In British English, a journeyman is a player who has represented many clubs over his career. Prime examples from association football are: German goalkeeper Lutz Pfannenstiel, who represented 27 clubs, and he is currently the only athlete to have played professionally in all six FIFA Confederations; Trevor Benjamin, who has represented 29 clubs since 1995; Drewe Broughton, who has made 18 transfers in his career; John Burridge, who played for 29 clubs in a career spanning almost 30 years; Jefferson Louis who, since the 1990s, has represented 34 clubs and Dominica once; his cousin Richard Pacquette who boasts 19 clubs and even international honours in 10 seasons; and Sebastián Abreu, who in 2017 broke the world record for most clubs played by a professional; as of 2021, at the age of 44, he is playing for the 31st club in his career.[18]

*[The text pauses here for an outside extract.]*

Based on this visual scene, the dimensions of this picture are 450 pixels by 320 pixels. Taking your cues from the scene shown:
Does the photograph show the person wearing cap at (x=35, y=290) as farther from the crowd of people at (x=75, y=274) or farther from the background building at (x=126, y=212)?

The term is also used in Australian English and New Zealand English in the same context, with the added idiom of "recycling" for the tendency for the clubs in the relatively small structure of Australian football to continually rotate the same experienced, professional, but generally unspectacular players around the league to fill gaps in the club squads. An example of such "recycling" is found with Antony Golec, who has played for 7 of the 12 current A-League clubs, never staying with one for more than 3 seasons in a row.[19]
The term is also used derogatorily, along with mercenary, to refer to players who join various affluent clubs purely in search of higher contractual payouts, clubs which they would likely never join otherwise.[20] [21]
In contrast, players who represent the same club throughout their entire careers are called one-club men.